Given request
Reproduce word for word everything in the records from the line containing "How large is" down to the line containing "Answer: wall @", including both of those lines.

Records supplied
· · · · ·
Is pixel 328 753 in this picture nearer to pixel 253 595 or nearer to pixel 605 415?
· · · · ·
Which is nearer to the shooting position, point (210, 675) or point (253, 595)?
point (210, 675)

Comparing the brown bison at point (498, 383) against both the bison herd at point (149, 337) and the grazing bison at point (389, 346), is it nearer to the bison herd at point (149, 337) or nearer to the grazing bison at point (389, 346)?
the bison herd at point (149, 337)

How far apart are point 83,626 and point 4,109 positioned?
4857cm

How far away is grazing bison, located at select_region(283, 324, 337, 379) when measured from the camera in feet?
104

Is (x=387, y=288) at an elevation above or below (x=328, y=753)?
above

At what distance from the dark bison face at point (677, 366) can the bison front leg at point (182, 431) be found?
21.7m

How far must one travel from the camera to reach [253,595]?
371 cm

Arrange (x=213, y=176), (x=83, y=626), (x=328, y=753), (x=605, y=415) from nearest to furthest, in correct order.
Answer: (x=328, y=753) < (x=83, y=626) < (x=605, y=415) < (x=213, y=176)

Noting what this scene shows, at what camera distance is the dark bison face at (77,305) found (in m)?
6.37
· · · · ·
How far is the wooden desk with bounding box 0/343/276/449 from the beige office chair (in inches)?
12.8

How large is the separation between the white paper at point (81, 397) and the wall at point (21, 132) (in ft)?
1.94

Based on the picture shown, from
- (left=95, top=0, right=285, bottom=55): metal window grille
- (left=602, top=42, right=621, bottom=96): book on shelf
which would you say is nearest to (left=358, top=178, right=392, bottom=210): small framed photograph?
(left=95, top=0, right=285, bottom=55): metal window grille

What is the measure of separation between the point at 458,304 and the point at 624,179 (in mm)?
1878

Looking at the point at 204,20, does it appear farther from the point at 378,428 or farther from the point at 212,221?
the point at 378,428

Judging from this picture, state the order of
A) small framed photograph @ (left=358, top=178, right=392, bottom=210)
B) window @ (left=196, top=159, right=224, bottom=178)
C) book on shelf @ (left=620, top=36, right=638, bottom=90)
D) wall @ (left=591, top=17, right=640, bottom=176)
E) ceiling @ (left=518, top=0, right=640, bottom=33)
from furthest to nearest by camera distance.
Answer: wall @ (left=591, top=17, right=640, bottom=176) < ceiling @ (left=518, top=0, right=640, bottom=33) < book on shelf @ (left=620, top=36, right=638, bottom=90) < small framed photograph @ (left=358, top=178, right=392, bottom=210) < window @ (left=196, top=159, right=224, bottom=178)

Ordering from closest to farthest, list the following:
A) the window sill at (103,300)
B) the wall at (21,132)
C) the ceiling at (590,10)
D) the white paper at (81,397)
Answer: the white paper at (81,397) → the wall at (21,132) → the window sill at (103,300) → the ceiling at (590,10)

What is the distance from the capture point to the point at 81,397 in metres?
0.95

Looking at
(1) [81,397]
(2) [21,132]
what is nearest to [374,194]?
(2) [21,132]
· · · · ·
Output for this task
How large is the separation between the white paper at point (81, 397) and the wall at point (21, 132) (in ft)?
1.94

Based on the picture shown, from
- (left=95, top=0, right=285, bottom=55): metal window grille
- (left=602, top=42, right=621, bottom=96): book on shelf
which would you say is nearest to (left=358, top=178, right=392, bottom=210): small framed photograph?
(left=95, top=0, right=285, bottom=55): metal window grille

What is the measure of separation between the point at 458,304 and the point at 624,179 (in mm)?
1878

Looking at the point at 204,20, does it appear farther from the point at 378,428 or farther from the point at 212,221?
the point at 378,428

Judging from this picture, state the order of
A) small framed photograph @ (left=358, top=178, right=392, bottom=210)
B) window @ (left=196, top=159, right=224, bottom=178)
C) book on shelf @ (left=620, top=36, right=638, bottom=90)
D) wall @ (left=591, top=17, right=640, bottom=176)
E) ceiling @ (left=518, top=0, right=640, bottom=33)
from furthest to nearest by camera distance.
Answer: wall @ (left=591, top=17, right=640, bottom=176) < ceiling @ (left=518, top=0, right=640, bottom=33) < book on shelf @ (left=620, top=36, right=638, bottom=90) < small framed photograph @ (left=358, top=178, right=392, bottom=210) < window @ (left=196, top=159, right=224, bottom=178)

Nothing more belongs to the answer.